Researchers at the Centre for Genomic Regulation at the Barcelona Institute of Science and Technology have developed the Eye-in-a-Care-Box (ECaBox), a perfusion device that preserves the viability of donor eyeballs. By delivering oxygen-rich fluid through the artery that normally supplies the eye with blood, the system prevents rapid cellular degeneration, potentially enabling future whole-eye transplants.
The biological clock for a removed eye is brutal. Without a blood supply, the organ begins to degrade almost immediately. Previous attempts at whole-eye transplantation, such as a May 2023 procedure at NYU Langone involving a man who two years earlier had survived a high-voltage electrical accident, resulted in a recovery where the man wasn’t able to see out of the transplanted eye. The primary hurdle is the rapid loss of retinal function and structural integrity once the eye is excised.
How the ECaBox prevents retinal decay
The ECaBox functions as an external life-support system for the eye. It utilizes perfusion—a process of providing surgically removed organs with some of the oxygen and nutrients they typically get when they’re inside a body—to mimic the body’s natural circulatory system. The device secures the eye on a specialized bed, pumping fluid directly through the artery that normally supplies blood to the ocular tissue. A sealed environment maintains precise temperature and pressure, while a transparent window allows for real-time imaging and study.
The technical difference between perfusion and standard preservation is stark. In the team’s experiments with pig eyes—chosen for their anatomical similarity to humans—organs kept at room temperature degraded rapidly. Even cooling the eyes to 4 °C (39 °F) failed to stop the decline; the organs degenerated within 24 hours. In contrast, eyes maintained in the ECaBox remained “significantly more viable” after the same period, according to the researchers.
The device doesn’t just preserve structure; it maintains function. Untreated pig eyes lost the ability to respond to light immediately upon removal. However, the researchers found that this ability returned after approximately 15 minutes of perfusion in the ECaBox, with some eyes maintaining light responsiveness for over 10 hours.

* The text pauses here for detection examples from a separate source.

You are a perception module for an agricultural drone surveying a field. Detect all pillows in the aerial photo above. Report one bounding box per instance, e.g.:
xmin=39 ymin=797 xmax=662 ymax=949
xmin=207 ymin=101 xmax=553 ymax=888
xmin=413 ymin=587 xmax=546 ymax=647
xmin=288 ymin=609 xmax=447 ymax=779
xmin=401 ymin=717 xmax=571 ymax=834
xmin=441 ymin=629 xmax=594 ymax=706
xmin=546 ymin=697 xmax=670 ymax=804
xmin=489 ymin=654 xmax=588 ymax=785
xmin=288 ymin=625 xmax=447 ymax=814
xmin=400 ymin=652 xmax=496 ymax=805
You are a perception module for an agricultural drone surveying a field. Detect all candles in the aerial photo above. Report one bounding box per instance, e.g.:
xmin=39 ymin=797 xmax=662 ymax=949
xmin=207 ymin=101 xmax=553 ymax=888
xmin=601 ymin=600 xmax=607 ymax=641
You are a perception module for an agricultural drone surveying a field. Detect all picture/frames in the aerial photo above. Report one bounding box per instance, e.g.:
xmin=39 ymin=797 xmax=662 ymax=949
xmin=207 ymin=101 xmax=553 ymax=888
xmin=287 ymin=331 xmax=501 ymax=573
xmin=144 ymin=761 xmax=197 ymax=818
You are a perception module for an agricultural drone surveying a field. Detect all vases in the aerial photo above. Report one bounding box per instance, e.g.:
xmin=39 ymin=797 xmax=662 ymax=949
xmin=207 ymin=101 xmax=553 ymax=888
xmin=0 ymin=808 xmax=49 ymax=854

What happened during the human eye trials?
To validate the technology, Pia Cosma and her colleagues transitioned from porcine models to human donors. The team collected 12 eyes from six people who had died. To ensure a controlled baseline, they used a split-sample methodology: one eye from each pair was placed in the ECaBox, while the other was not.
The results indicated that the perfused eyes fared better than the controls, specifically in the preservation of the retinas. While the research has been published in a preprint article and has not yet undergone formal peer review, the data suggests a path toward maintaining donor eyes long enough for complex surgical integration.

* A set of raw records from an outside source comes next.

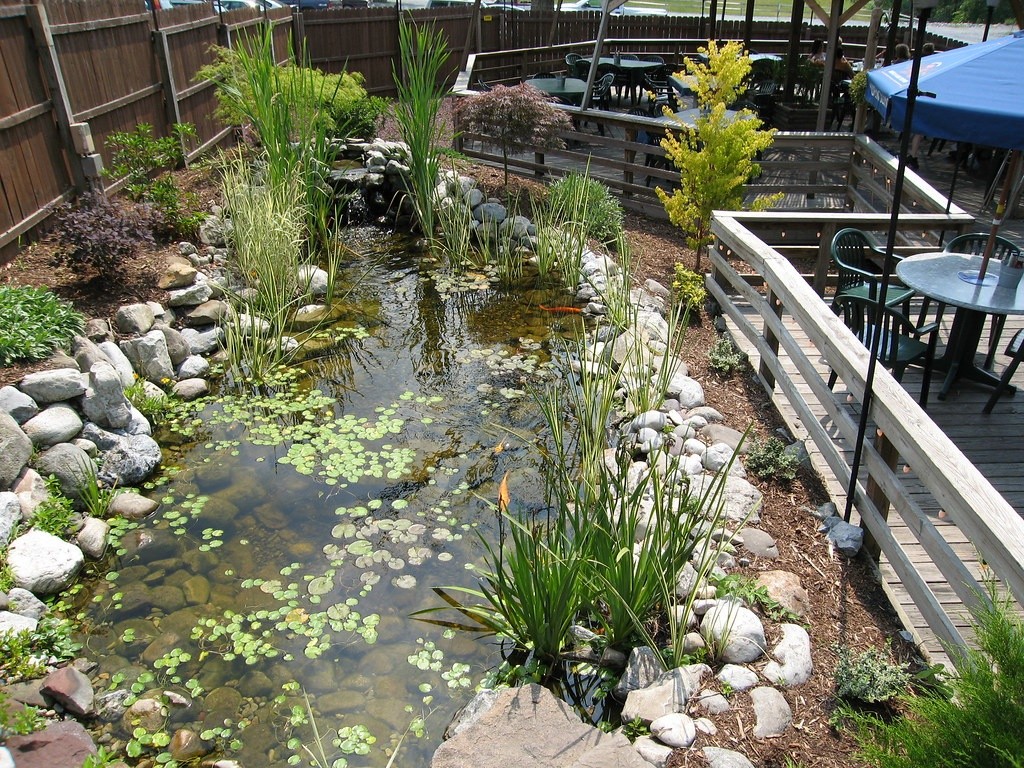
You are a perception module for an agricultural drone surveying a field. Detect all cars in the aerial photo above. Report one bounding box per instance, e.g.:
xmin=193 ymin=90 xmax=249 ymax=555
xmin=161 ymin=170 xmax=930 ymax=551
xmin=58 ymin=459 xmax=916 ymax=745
xmin=145 ymin=0 xmax=671 ymax=17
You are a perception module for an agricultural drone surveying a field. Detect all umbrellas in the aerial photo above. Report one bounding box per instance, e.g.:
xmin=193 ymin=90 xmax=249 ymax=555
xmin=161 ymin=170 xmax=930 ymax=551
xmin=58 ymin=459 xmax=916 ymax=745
xmin=864 ymin=28 xmax=1024 ymax=281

- Control Group: Rapid retinal degradation and loss of cellular structure.
- ECaBox Group: Preserved retinal viability and maintained electrical signal transmission.

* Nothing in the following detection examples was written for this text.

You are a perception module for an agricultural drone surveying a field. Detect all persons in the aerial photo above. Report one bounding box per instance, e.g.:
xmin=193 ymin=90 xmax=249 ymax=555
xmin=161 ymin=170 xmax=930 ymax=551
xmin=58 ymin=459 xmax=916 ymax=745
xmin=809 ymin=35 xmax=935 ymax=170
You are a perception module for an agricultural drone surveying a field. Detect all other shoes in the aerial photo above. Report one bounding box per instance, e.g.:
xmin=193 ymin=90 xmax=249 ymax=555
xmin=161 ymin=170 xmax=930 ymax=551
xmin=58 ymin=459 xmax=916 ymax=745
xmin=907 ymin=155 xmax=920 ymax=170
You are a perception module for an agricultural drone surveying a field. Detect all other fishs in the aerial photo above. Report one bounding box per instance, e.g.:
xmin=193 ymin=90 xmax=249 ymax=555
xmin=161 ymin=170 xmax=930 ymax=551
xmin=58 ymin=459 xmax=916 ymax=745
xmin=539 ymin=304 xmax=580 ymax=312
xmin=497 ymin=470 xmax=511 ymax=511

- Key Metric: Restoration of light response within 15 minutes of perfusion.
Why this matters for the future of transplantation
A whole-eye transplant is an entirely different engineering challenge. If the eye is dead or degraded by the time it is sewn in, the connection is useless.
Shannon Tessier of Massachusetts General Hospital, who studies organ perfusion but was not involved in this specific research, described the development as “really cool” and noted it “could be a new frontier for retina preservation.” However, Tessier cautioned that the ultimate success of the ECaBox remains unproven until the treated eyes are actually transplanted and tested for sight.
The implications extend beyond surgery. The ECaBox provides a platform for studying eye treatments on human tissue without the need for experimenting on living animals.
What are the next steps for the ECaBox?
The current iteration of the device is a laboratory tool. To make whole-eye transplants a clinical reality, the technology must move from the lab to the operating theater. Cosma and her colleagues stated in their preprint that they plan to develop a portable, surgery-room version of the ECaBox.
The goal of a portable unit is to minimize degradation by initiating perfusion immediately in heart-beating donor eyes, when they become available. By reducing the initial degradation window, the team hopes to maximize the chances that a transplanted eye can actually transmit visual data to the brain.
For further technical context on organ preservation and the challenges of neural reconnection, resources such as the IEEE Xplore digital library and Nature provide extensive peer-reviewed data on bio-engineering and regenerative medicine. The trajectory of this research mirrors broader trends in medical technology where “ex vivo” organ support is becoming a standard for increasing the window of transplant viability.